# WHAT IS BEING ASKED
Everything in the records below goes into the copy exactly, except the pictures.

───── SUPPLIED RECORDS

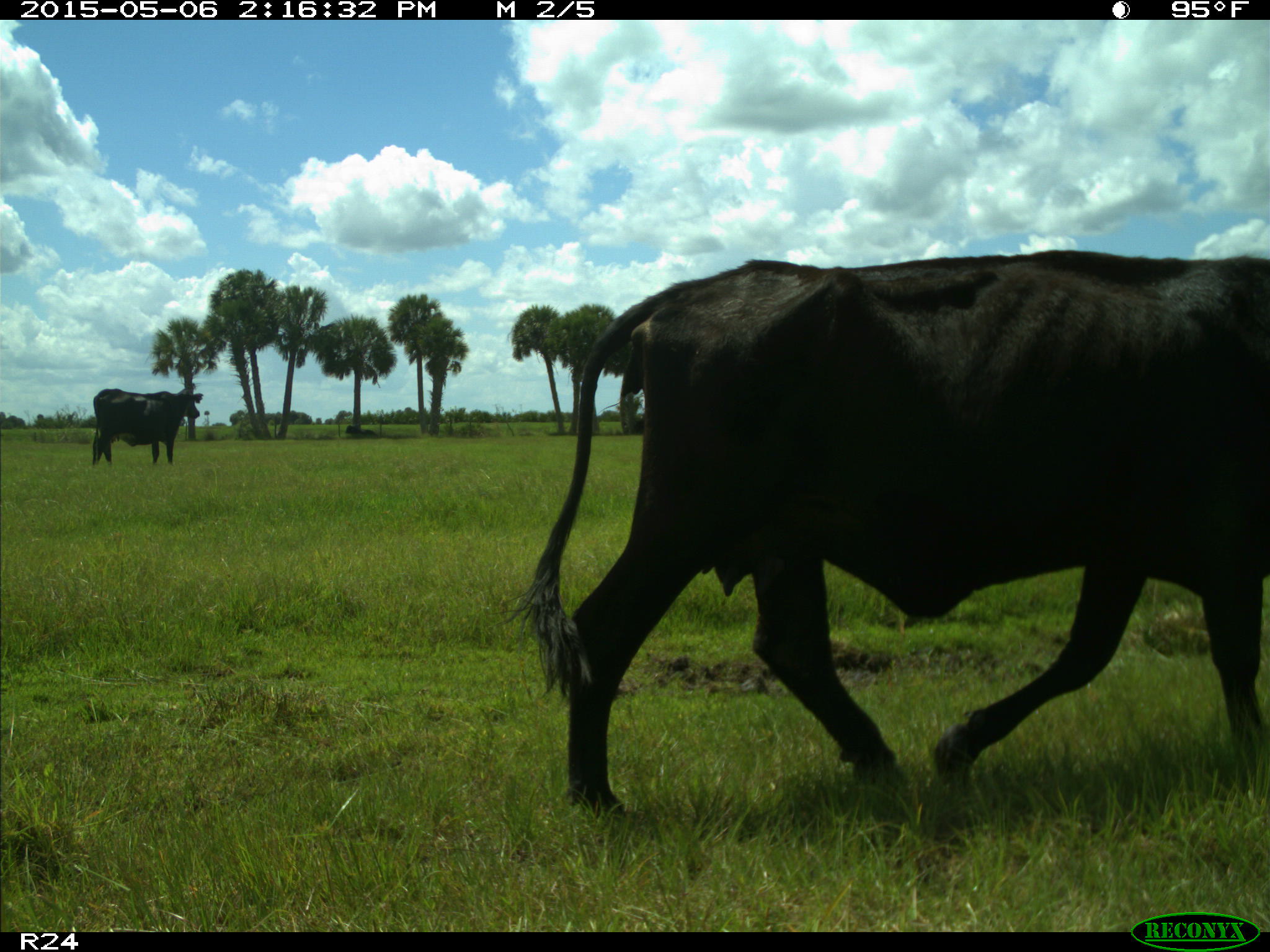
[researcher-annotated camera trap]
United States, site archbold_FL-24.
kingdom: Animalia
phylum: Chordata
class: Mammalia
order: Artiodactyla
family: Bovidae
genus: Bos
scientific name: Bos taurus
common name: domestic cow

──────────

# REPLY TO THE TASK
[researcher-annotated camera trap]
United States, site archbold_FL-24.
kingdom: Animalia
phylum: Chordata
class: Mammalia
order: Artiodactyla
family: Bovidae
genus: Bos
scientific name: Bos taurus
common name: domestic cow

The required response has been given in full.